Evaluating residuals in higher precision
This idea comes from (Wilkinson, 1948) and I am using the notation from (Demmel et al., 2006) and (Amestoy et al., 2024). The idea is to evaluate the residual in a precision TR
higher than the working precision. If you do this, you should store both the solution and the residual in precision TR and to interprecision transfers on the fly. In that case you are really solving a promoted problem (Kelley, 2024)
\[(I_W^R A) x = I_W^R b\]
and, by driving the residual to a small value can mitigate ill-conditioning to some degree. Here $I_P^Q$ is the interprecision transfer from precision $P$ to precision $Q$. MultiPrecisionArrays allows you to do this with the multiprecision factorization you get from mplu
.
The classic example is to let TR
and TF
be single precision and TR
be double. The storage penalty is that you must store two copies of $A$, one for the residual computation and the other for the factorization.
Here is an example with a badly conditioned matrix. You must tell mplu
to factor in the working precision and use the kwargs
in mplu
to set TR
.
You may not get exactly the same results for this example on different hardware, BLAS, versions of Julia or this package. I am still playing with the termination criteria and the iteration count could grow or shrink as I do that.

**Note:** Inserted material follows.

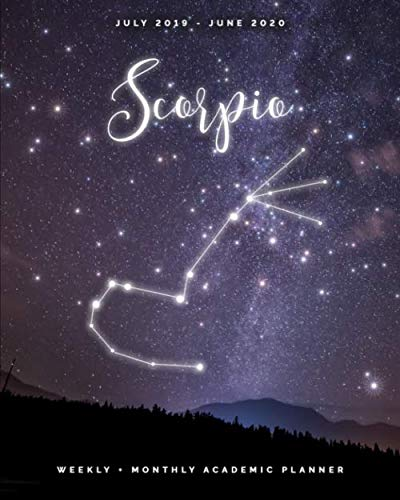 Scorpio | July 2019 - June 2020 | Weekly + Monthly Academic Planner: Zodiac Constellation Sign Calendar Organizer | Agenda with Quotes (8x10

julia> using MultiPrecisionArrays
julia> using MultiPrecisionArrays.Examples
julia> N=4096; alpha=799.0; AD=I - alpha*Gmat(N);
# conditioning is bad
julia> cond(AD,Inf)
2.35899e+05
# Set up the single precision computation
julia> A = Float32.(AD); xe=ones(Float32,N); b=A*xe;
# Make sure TF and TR are what they need to be for this example
julia> AF = mplu(A; TF=Float32, TR=Float64);
# Use the multiprecision array to solve the problem
julia> mrout = \(AF, b; reporting=true);
# look at the residual history
julia> mrout.rhist
6-element Vector{Float64}:
9.88750e+01
1.60117e-05
7.38538e-11
9.52127e-13
8.10019e-13
8.66862e-13
# Compare results with LU and the exact(?) solution
julia> xr=Float32.(mrout.sol); xs = A\b;
julia> [norm(b - A*xr, Inf) norm(b - A*xs, Inf)]
1×2 Matrix{Float32}:
1.44958e-04 1.86920e-03
# So the residual is better. What about the difference from xe?
julia> [norm(xr - xe, Inf) norm(xs - xe, Inf)]
1×2 Matrix{Float32}:
8.87573e-04 1.45426e-02
# So we got roughly a factor of ten. Is that worth the storage hit?
# Finally, how did we do with the promoted problem?
julia> AP=Float64.(A);
julia> norm(b - AP*mrout.sol, Inf)
6.67910e-13
# Which is what I said it was above.
So, is the solution to the promoted problem better than the exact solution I used to build the problem?
The reader might try this with TF=Float16
, the default when TW = Float32
. All that you'll need to do is replace
AF = mplu(A; TF=Float32, TR=Float64);
with
AF = mplu(A; TR=Float64);
What goes wrong and why? Fixup to follow.
The advantages of evaluating the residual in extended precision grow when $A$ is extremely ill-conditioned. Of course, in this case the factorization in the factorization precision could be so inaccurate that IR will fail to converge. One approach to respond to this, as you might expect, is to use the factorization as a preconditioner and not a solver (Amestoy et al., 2024). We will support this in a later version of MultiPrecisionArrays.jl.
IR-Krylov with high precision residuals
Half precision factorizations can lead to failure in IR. IR-Krylov methods try to fix this by using the low precision factorization as a preconditioner, not a solver. MultiPrecisionArrays.jl has two IR-Krylov methods and one can adjust the residual precision just as one does with mplu
. Here is an example of this using the two multiprecision IR-Krylov factorizations mpglu
(GMRES) and mpblu
(BiCGSTAB).
Using the same example, we examine the results.
julia> AF = mplu(A; TR=Float64);
julia> mout16=\(AF, b; reporting=true);
julia> mout16.rhist
5-element Vector{Float64}:
9.88750e+01
3.92614e+00
3.34301e-01
2.01975e-01
2.24576e-01
so plain vanilla IR with TF=Float16
, TW=Float32
, and TR=Float64
fails to converge.
julia> GF = mpglu(A; TR=Float64);
julia> moutG = \(GF, b; reporting=true);
julia> moutG.rhist
6-element Vector{Float64}:
9.88750e+01
2.23211e-04
9.61252e-09
1.26477e-12
8.10019e-13
8.66862e-13
You need several iterations because the default is 10 Krylov vectors and we got the solution to the promoted problem...
julia> xp = Float64.(A)\b;
julia> norm(xp-moutG.sol, Inf)
6.52844e-12
IR-BiCGSTAB should take fewer iterations because there's no storage issue. But remember that BiCGSTAB has a higher cost per linear iteration.
julia> BF = mpblu(A; TR=Float64);
julia> moutB = \(BF, b; reporting=true);
julia> moutB.rhist
4-element Vector{Float64}:
9.88750e+01
2.16858e-11
8.38440e-13
8.81073e-13
julia> norm(xp - moutB.sol, Inf)
1.36534e-11